## Stored data
※ ※ ※
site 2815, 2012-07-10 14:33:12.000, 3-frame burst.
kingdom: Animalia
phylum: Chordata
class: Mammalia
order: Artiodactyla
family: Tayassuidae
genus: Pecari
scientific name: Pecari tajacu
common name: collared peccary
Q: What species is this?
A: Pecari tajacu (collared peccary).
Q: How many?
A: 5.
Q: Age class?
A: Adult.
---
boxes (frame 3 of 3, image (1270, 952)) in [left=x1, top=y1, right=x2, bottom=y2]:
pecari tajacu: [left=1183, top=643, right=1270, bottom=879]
※ ※ ※
## EXERCISE DIRECTIONS
Exact copies of every record are required.

## RESULT OF THIS TASK
site 2815, 2012-07-10 14:33:12.000, 3-frame burst.
kingdom: Animalia
phylum: Chordata
class: Mammalia
order: Artiodactyla
family: Tayassuidae
genus: Pecari
scientific name: Pecari tajacu
common name: collared peccary
Q: What species is this?
A: Pecari tajacu (collared peccary).
Q: How many?
A: 5.
Q: Age class?
A: Adult.
---
boxes (frame 3 of 3, image (1270, 952)) in [left=x1, top=y1, right=x2, bottom=y2]:
pecari tajacu: [left=1183, top=643, right=1270, bottom=879]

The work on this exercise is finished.